HP’s Personal Systems Group, which makes its PCs and laptops, is the biggest division at the company, pulling in $8.9 billion in revenue last quarter. The Imaging and Printing Group, traditionally one of its most profitable groups, brought in $6.3 billion. Together they account for about half of HP’s total sales.
Combining the divisions might make sense since there’s a lot of overlap in terms of customers and how the two groups market and sell products, said NPD Group analyst Stephen Baker. “In that sense there’s probably a lot of synergy,” he said.
While selling ink cartridges has been a profit driver for HP, PCs and printers are both essentially commodity hardware businesses, he said, meaning there’s overlap in how they should be managed.

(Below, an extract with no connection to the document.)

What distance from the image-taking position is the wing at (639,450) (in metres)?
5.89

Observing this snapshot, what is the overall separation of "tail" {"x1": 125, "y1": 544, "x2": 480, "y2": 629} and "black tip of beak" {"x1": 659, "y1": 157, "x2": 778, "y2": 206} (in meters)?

An exception is HP’s commercial printer business, which might not fit so comfortably in the PC division.
HP considered a similar plan several years ago, Baker said, but at that time it was the PC division that would have been moved into the printer group.
Nowadays, HP may see better long-term prospects for its PC division, said analyst Roger Kay at Endpoint Technologies. New form factors such as ultrabooks and tablets are keeping the PC market alive, whereas people print less documents these days and printer sales are declining.
“The growth just isn’t there, and as HP looked out in the future I think they’re not seeing it there either,” Kay said.
The printer business has been a lucrative one for HP historically, and financial analysts have urged HP in the past to spin it off into a separate division. But the group’s profit margins are not as high as they once were, Baker said.
The operating margin for HP’s printer division last quarter was 12.2 per cent, down from 17 per cent a year earlier. Both the PC and printer divisions reported declining sales last quarter.
In addition to combining PSG and IPG, HP also is taking steps to unify and streamline certain key business functions.
The Global Accounts Sales organization will join the newly named HP Enterprise Group. This group will be led by David Donatelli and includes Enterprise Servers, Storage, Networking and Technology Services.
The new structure is expected to speed decision making, increase productivity and improve efficiency, while providing a simplified customer experience. A new role for Jan Zadak, executive vice-president for Global Sales, will be announced at a later date. Zadak will work with Donatelli to ensure an orderly transition.
HP also announced that it will unify its marketing functions across business units under Marty Homlish, executive vice-president and chief marketing officer, HP. This will allow for even more effective brand-building and marketing activities, and will create efficiencies across the business units.
HP’s Communications employees worldwide also will be similarly unified under Henry Gomez, executive vice-president and chief communications officer, HP. Together these two moves will create a more powerful voice to demonstrate the power of “One HP.”
Finally, HP is moving the Global Real Estate function from Finance into Global Technology and Business Processes to address real estate consolidation and improve the workplace experience for HP employees.
With files from James Niccolai of IDG News Service.